Again the discussion about what bump mapping technique has what advantages/disadvantages fires up. Funny thing is that it is usually an ex 3Dfx employee who starts it. The first time it was Brian Hook and this time it is Garry McTaggart (also ex 3Dfx if I am correctly informed) even funnier is the fact that they bash on the PVRSG perturbed normal technique and seem to like the embossing technique proposed by 3Dfx. So what is it all about...

PowerVR Second Generation supports a Bump Mapping technique that works as follows:

  1. Take a height map as input - this would be a file that contains numbers that correspond with a certain heights.
  2. Internally this height map is translated into a slope map. This means that the slope is calculate along the UV parameters (the x and y parameters of the texture and bump map). This is done quite simply by taking the height values and subtracting them from each other to indicate the change in height in u and v directions (of course normalised). These perturbations give the change of the normal relative to a normal perpendicular to the base polygon.
  3. Now when doing the light calculations you do a dot product between the light source (direction and intensity) - the normal of the plane and the perturbation in u and v directions.
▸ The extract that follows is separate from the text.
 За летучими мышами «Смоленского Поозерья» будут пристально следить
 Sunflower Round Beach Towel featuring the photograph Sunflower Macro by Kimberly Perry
The result is a changed light intensity calculation that takes into account the bump map (through the slope values).

Now what is McTaggart's problem?

There are an awful lot of articles popping up on bump mapping with hardware and multitexturing in general. One thing that seems to be overlooked in these articles is the downside to the method in which the PVRSG (PowerVR) does bump mapping. It only chooses a normal with which to bump against once per poly. The SGI shift/subtract embossing method actually interpolates the bump across the face where the normals are decided per vertex. The PVR method will definitely give artefacts (unless there's some hack that I don't know of to work around this) on the boundary of polygons where the normal changes abruptly. What you really want is a bump normal that is effectively interpolated across the surface. The embossing method doesn't exactly interpolate the normal, but it does interpolate the shift values for the embossing giving the appearance of a smooth bump mapped surface.

Now if I understand his problem correctly than he is worried about the artefact that can pop-up at the border of the polygon where the sudden change is made between the base normal of one polygon and the other base normal of another polygon:





Now is that a problem... well yes if we assume that PVRSG does its perturbation relative to one normal per polygon then there is a problem at the edges. This is similar to using flat shading instead of gouraud shading. If you do not use any bumps at all so you just use the same normal to do all your light calculations than it is easy to see that we would be in the flat shading situation where one light intensity value is obtained for shading (the same light calculation is done for each texel) : the whole polygon gets a constant shade. The polygon next to it has a different normal so it will also have a different light intensity value so you will see a sudden change in shading colour between the two polygons:



Now that is indeed a problem because that would mean that at the edges of polygons you would get weird artefacts.

Now the big question is: "Is there a solution ?".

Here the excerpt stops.